One thing all at the club seem agreed on is the debt they felt they owed Dods after he guided them to the most unlikely promotion. Loyalty may be an increasing­ly lost notion in the game but, by sticking to their manager, Brechin have at least distinguis­hed themselves in one positive sense. ‘I’m glad they’ve stuck by him. He’s just young and is starting out,’ stated Christie.

Ferguson agreed, saying: ‘I don’t think there’s anything else Darren could have done to have improved the position with the resources we had available.

‘We’d no time to prepare for the Championsh­ip.
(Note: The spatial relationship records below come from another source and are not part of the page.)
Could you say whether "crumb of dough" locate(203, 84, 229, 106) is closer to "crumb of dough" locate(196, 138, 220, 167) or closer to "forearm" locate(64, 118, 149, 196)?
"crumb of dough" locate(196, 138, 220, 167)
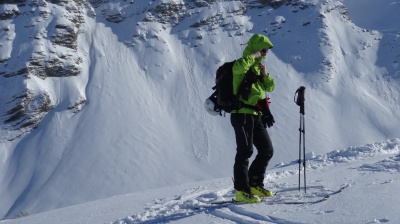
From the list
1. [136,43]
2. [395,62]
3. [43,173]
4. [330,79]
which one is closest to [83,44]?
[136,43]

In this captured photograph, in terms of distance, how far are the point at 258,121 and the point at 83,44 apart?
64.3 metres

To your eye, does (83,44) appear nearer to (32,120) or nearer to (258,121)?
(32,120)

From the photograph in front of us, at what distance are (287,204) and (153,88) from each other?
5583 centimetres

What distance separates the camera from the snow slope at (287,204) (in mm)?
4980

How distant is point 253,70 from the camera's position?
6.23 m

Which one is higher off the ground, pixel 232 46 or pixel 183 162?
pixel 232 46

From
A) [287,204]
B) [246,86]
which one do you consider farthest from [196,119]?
[287,204]

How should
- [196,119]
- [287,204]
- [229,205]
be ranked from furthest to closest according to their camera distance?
[196,119]
[229,205]
[287,204]

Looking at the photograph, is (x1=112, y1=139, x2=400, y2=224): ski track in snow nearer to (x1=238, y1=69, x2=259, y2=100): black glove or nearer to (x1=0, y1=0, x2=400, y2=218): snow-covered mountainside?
(x1=238, y1=69, x2=259, y2=100): black glove

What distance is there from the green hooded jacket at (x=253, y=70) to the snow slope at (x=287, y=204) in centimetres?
127

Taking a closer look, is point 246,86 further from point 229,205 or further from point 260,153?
point 229,205

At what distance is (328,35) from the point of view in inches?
2773

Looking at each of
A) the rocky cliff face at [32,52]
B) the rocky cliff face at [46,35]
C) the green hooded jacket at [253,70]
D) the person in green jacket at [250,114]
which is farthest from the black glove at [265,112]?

That’s probably been our failing.’

Despite the next fixtures on the list comprising of Falkirk, Inverness Caley Thistle and St Mirren, there is still scope for battered pride to be restored.

But if the remaining seven games come and go without the elusive victory arriving, Brechin will simply regroup and go again.

An unwanted place in the history books aside, the reality is they will be none the worse for the experience.

‘We’re going back to where we came from,’ said Ferguson.

‘We’ve had the experience of a year in the Championsh­ip.

‘Our players will have improved through that. Our finances will have slightly improved. So we are going down in a better shape than we came up. It’s not all bad news.’